IME squid saves between 25%-60% on bandwidth depending on traffic patterns. This is irregardless of size. You already have a proxy with the webscanner..just route the final scanned data through squid for caching.(take a look at the copfilter project which uses ipcop). Just make sure you don't have squid cache in ram much or your ram requirements go through the roof. I have had to tweak several squid configs to reduce squid memory footprint which can be rather large..I'm not a squid expert but if you would like i can post my tweaks that i normally use to reduce squid's memory footprint.
This looks like an excellent product. I have 10 firewalls i admin..some heavily modded ipcop machines and some astaro.

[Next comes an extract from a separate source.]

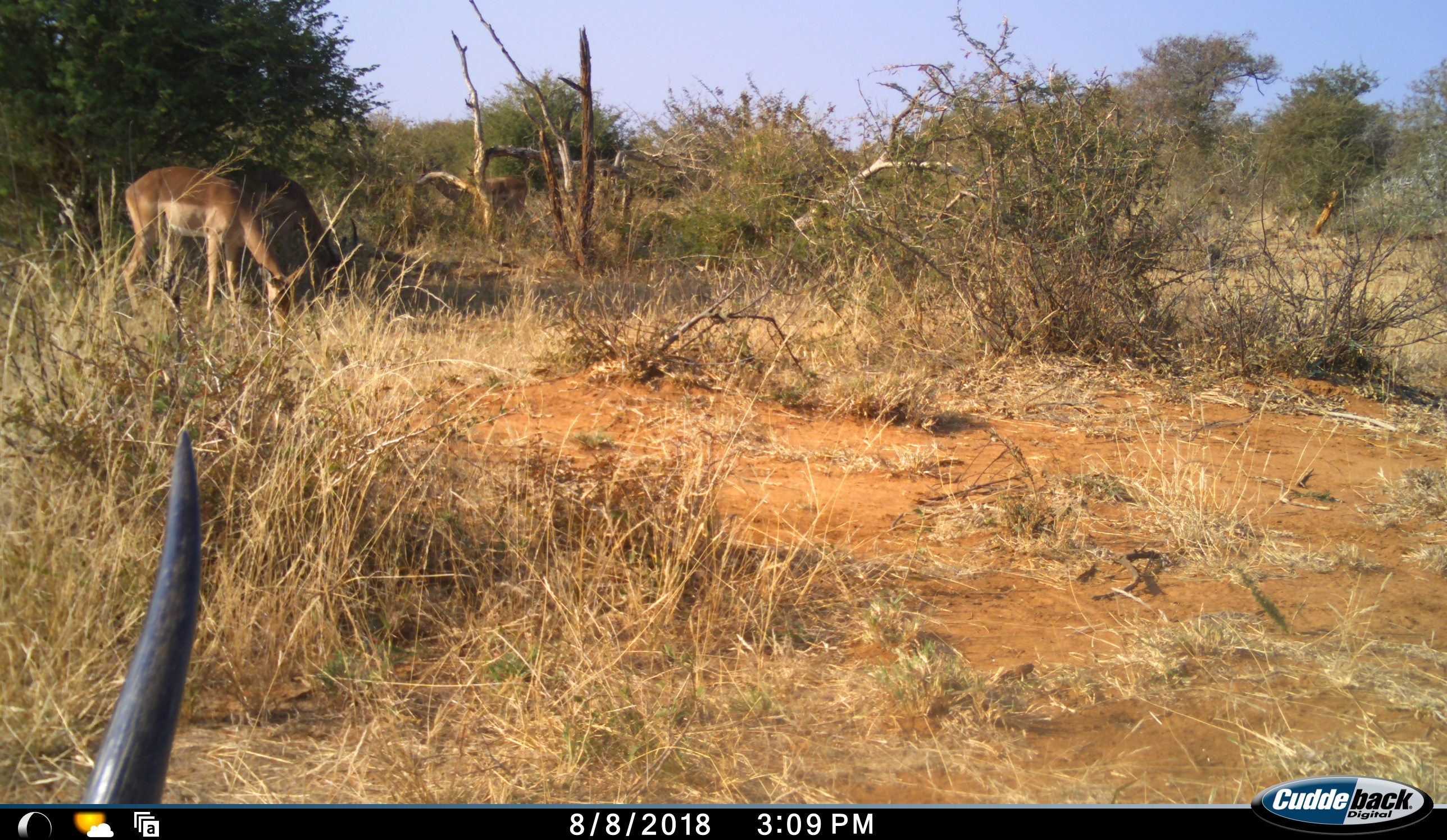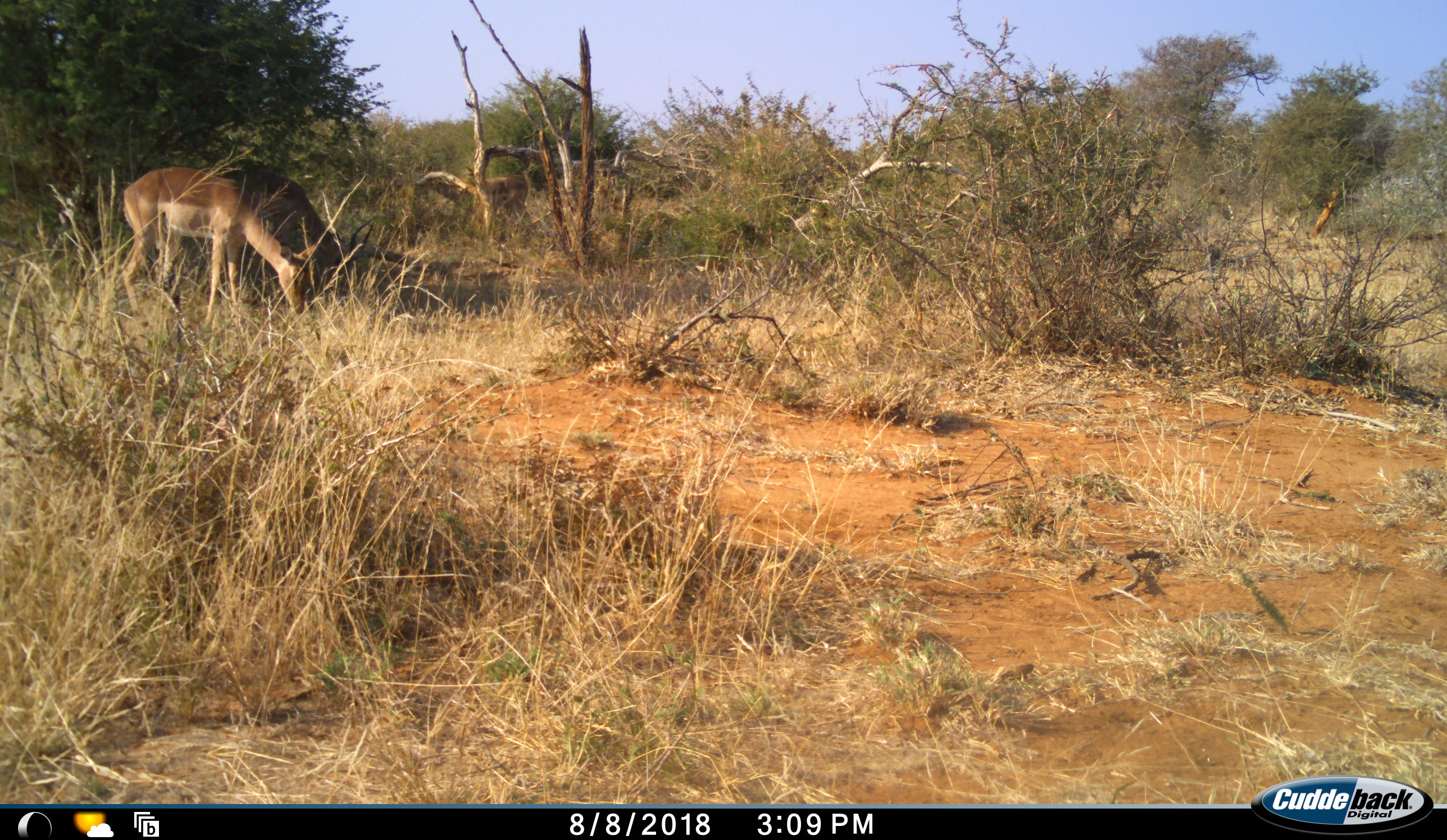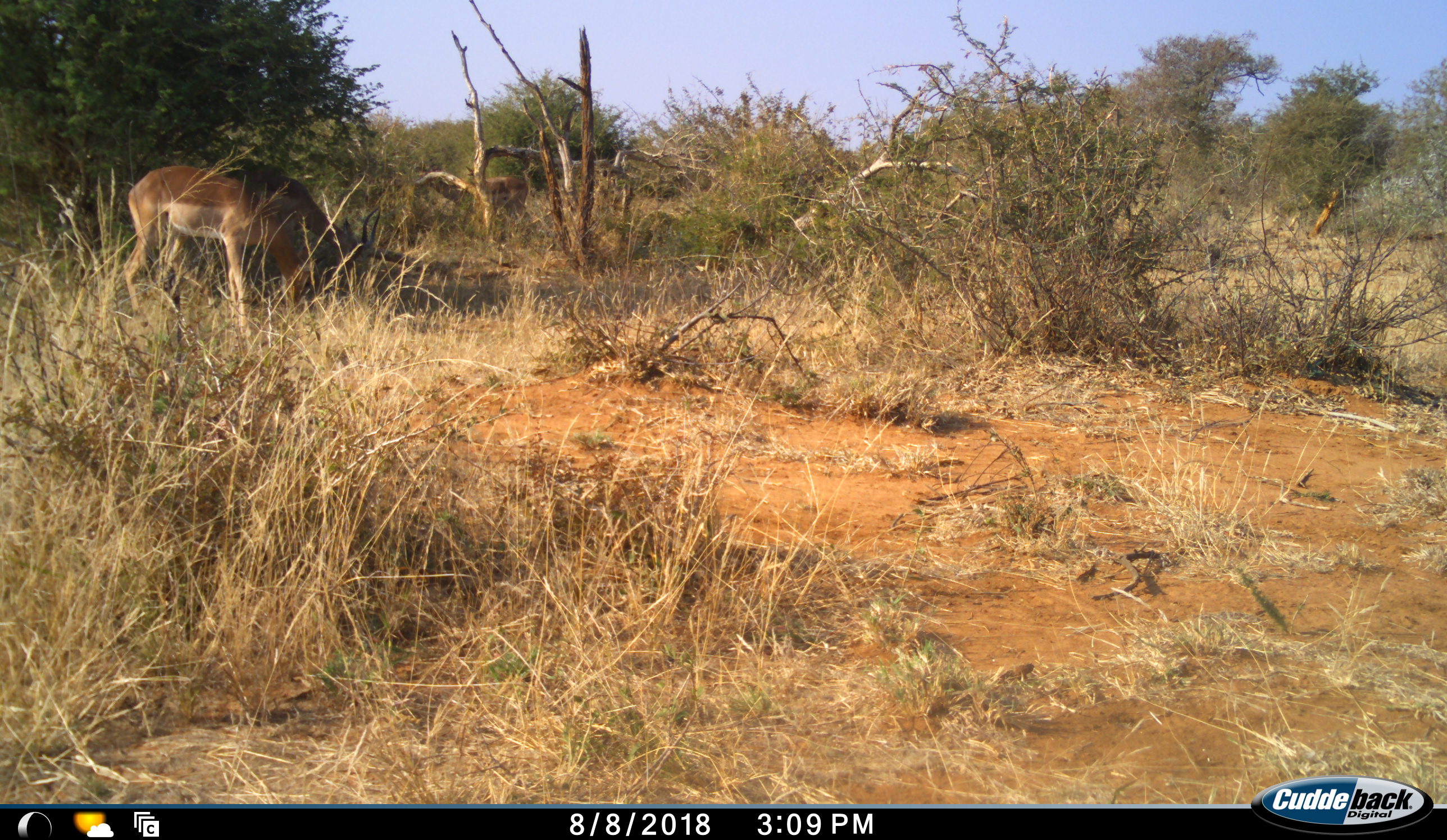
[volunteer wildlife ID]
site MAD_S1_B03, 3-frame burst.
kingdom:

Get the caching proxy server in there and i can begin evaluating replacing ALL of those machines with your product.
Last edited by hescominsoon; 09-01-2007 at 07:04 AM.
Hi all!
I am new to Untangle and still learning, but I also miss the proxy feature.
Why not use something like advproxy?
http://www.advproxy.net/
I think this only works on IPCop and Smoothwall but it is an excellent feature.
It works more like a file server then a web proxy, saving all windows update and more.
I will attach a screen shot from my current Router software (endian) were you can see what programs it can save updates for.
As you can see I am only using it to cache windows update.
I have been using untangle on a couple of small networks and I love it!!! But I agree a cache server would be great. Currently we use an Esoft Instagate EX2 and it is linux based I believe and it has a great web cache server built in that allows you to choose the cache size from 1-500mb. Helps a lot with updates and if we are having the whole class go to the same website!!!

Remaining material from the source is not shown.